Start of Extract provided

Mr Cullen asked the pair to specify who ‘they’ were. Neither would elaborate.
Mr Joyce, however, went on.
"That's the absolute scum of the earth, people that you can involve yourself with, dark and horrible, inside that mad boarding school,” he said.
“...and their contribution to it is they're gonna try and make an incredibly difficult situation almost unbearable, by saying to you that, 'Woman, you will do this if you want a career in this place.' And that's, that's your Australian Parliament."
That's the absolute scum of the earth, people that you can involve yourself with, dark and horrible, inside that mad boarding school.
- Barnaby Joyce.
Despite her lovers’ public disapproval of abortions, Ms Campion considered terminating her baby.
“I took the pregnancy test and that was it. We both realised we had a complex situation right now,” she said.
Mr Joyce has been outwardly disapproves of abortion.

End of Extract provided
Start of Extracted entries

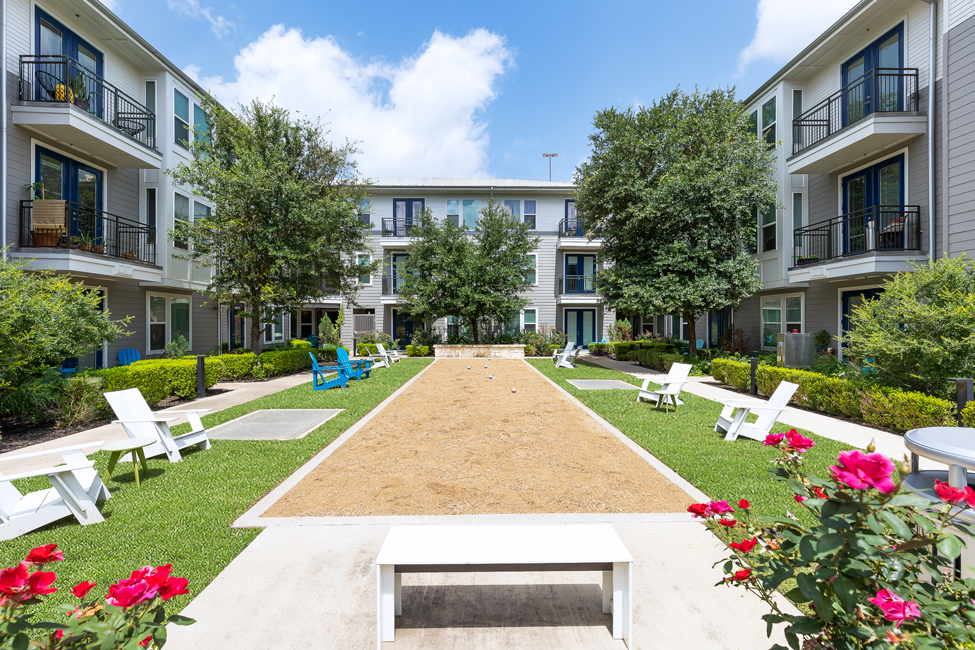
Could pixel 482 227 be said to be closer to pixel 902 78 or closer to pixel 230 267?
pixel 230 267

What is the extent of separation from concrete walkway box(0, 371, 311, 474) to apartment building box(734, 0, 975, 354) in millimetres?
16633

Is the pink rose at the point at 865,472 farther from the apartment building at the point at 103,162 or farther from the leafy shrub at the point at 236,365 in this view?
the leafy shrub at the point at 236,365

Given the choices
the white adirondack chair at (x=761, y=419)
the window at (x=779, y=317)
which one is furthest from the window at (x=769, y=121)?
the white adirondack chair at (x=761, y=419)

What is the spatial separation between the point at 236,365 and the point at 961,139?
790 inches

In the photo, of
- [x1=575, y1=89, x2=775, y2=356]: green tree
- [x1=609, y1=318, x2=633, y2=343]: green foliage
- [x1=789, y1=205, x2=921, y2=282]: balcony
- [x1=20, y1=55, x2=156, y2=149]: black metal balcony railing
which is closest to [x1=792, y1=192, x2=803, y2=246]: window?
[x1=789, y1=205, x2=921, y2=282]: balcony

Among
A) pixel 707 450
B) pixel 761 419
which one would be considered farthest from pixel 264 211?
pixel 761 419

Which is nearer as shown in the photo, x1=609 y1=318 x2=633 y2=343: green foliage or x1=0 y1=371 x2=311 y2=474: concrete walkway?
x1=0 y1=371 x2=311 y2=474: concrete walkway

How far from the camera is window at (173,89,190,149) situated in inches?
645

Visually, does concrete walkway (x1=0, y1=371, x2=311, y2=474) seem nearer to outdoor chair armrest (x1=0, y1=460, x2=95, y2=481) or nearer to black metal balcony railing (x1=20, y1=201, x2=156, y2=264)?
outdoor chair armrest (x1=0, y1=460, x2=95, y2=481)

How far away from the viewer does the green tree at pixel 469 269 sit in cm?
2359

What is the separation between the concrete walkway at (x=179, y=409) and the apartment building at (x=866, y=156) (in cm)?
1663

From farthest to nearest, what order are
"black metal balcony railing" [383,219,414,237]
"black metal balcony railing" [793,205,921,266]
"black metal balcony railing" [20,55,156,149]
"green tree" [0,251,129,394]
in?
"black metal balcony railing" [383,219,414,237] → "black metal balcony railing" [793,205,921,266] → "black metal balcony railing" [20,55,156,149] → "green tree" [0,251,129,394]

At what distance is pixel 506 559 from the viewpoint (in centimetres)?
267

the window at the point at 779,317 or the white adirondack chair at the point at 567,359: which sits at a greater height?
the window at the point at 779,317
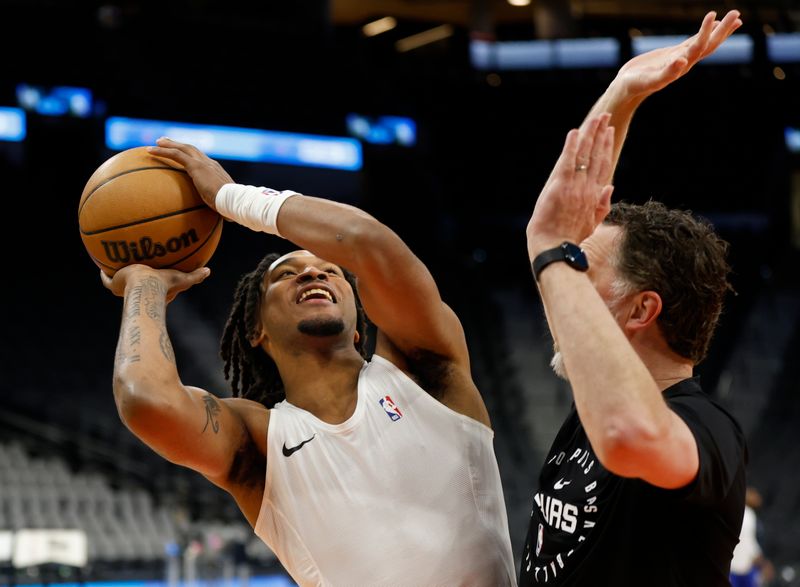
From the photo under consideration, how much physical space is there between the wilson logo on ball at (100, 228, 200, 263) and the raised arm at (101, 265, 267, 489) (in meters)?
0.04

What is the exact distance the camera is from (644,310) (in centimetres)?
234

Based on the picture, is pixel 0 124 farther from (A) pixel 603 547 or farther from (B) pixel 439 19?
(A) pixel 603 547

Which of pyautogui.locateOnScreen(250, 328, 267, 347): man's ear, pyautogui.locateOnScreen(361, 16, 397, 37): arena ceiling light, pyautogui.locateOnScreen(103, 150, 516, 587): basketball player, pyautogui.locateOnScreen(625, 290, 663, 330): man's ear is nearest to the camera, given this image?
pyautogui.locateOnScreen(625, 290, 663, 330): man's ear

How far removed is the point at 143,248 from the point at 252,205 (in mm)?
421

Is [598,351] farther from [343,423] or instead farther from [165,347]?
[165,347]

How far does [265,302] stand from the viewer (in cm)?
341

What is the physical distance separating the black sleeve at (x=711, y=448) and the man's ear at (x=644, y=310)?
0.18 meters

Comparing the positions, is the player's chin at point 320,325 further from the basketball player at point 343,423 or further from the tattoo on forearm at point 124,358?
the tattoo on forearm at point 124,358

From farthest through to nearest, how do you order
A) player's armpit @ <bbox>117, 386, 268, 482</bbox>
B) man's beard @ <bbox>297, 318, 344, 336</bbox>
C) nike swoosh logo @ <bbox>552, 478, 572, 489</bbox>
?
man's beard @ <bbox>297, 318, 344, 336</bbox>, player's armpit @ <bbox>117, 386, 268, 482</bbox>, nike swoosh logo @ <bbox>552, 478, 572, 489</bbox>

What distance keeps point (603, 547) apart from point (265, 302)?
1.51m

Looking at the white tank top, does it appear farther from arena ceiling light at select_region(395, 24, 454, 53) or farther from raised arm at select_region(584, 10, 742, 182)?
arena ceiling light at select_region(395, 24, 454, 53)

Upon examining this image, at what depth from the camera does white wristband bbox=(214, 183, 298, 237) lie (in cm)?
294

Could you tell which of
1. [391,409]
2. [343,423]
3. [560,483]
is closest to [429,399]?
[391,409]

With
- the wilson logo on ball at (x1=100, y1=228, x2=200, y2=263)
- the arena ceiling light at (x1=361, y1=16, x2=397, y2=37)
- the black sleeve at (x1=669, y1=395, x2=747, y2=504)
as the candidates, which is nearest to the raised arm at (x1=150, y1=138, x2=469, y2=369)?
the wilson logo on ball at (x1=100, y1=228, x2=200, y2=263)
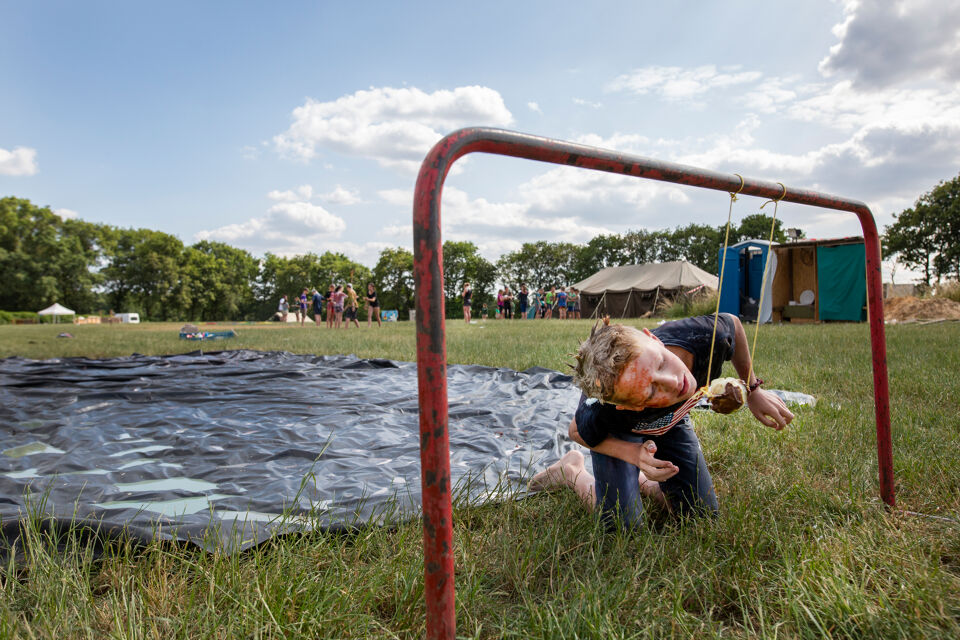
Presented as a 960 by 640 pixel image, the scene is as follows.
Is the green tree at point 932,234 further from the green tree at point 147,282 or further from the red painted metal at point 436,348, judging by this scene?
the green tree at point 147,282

End of Extracted entries

▶ **List of tasks**:
**a)** In the excerpt about Barnaby Joyce, explain how "they" would make an incredibly difficult situation almost unbearable, according to Mr Joyce.
**b)** Reproduce the part of the Barnaby Joyce excerpt starting at "Mr Joyce, however, went" and ending at "mad boarding school.".
**c)** Write what comes next in the excerpt about Barnaby Joyce and Ms Campion, picking up after its last sentence.

▶ **Answers to the problems**:
**a)** Mr Joyce says they would make it almost unbearable by saying, "Woman, you will do this if you want a career in this place."

**b)**
Mr Joyce, however, went on.
"That's the absolute scum of the earth, people that you can involve yourself with, dark and horrible, inside that mad boarding school,” he said.
“...and their contribution to it is they're gonna try and make an incredibly difficult situation almost unbearable, by saying to you that, 'Woman, you will do this if you want a career in this place.' And that's, that's your Australian Parliament."
That's the absolute scum of the earth, people that you can involve yourself with, dark and horrible, inside that mad boarding school.

**c)**
“I don’t believe in abortion. I just knew straight away I was going to lose my job as deputy prime minister. All I was doing was hoping and praying for a healthy baby,” he said.
Ms Campion said she considered taking the matter “into my own hands.”
“...by considering abortion. I tried, and I couldn’t go through with that. I bought the medicine online, you can’t do it in the ACT, I bought the medicine online and I walked in and walked out again,” she said.
Mr Joyce said he wouldn’t have judged her on that decision.
“I’m never going to accuse anyone of making that decision, I understand people are under pressure, Vikki more than most. I can’t enforce my views on other people,” he said.
Ms Campion continued.
“I thought I had two options. If I could have an abortion I could move overseas and try and forget everything that had happened. But I couldn’t do it. I wrote to my two closest girlfriends from high school. I said I think I’m going to be doing this by myself, it’s a miracle I was pregnant in the first place,” she said.
“I was told by doctors that I wouldn’t have children. I also considered adoption so he could have a normal life.”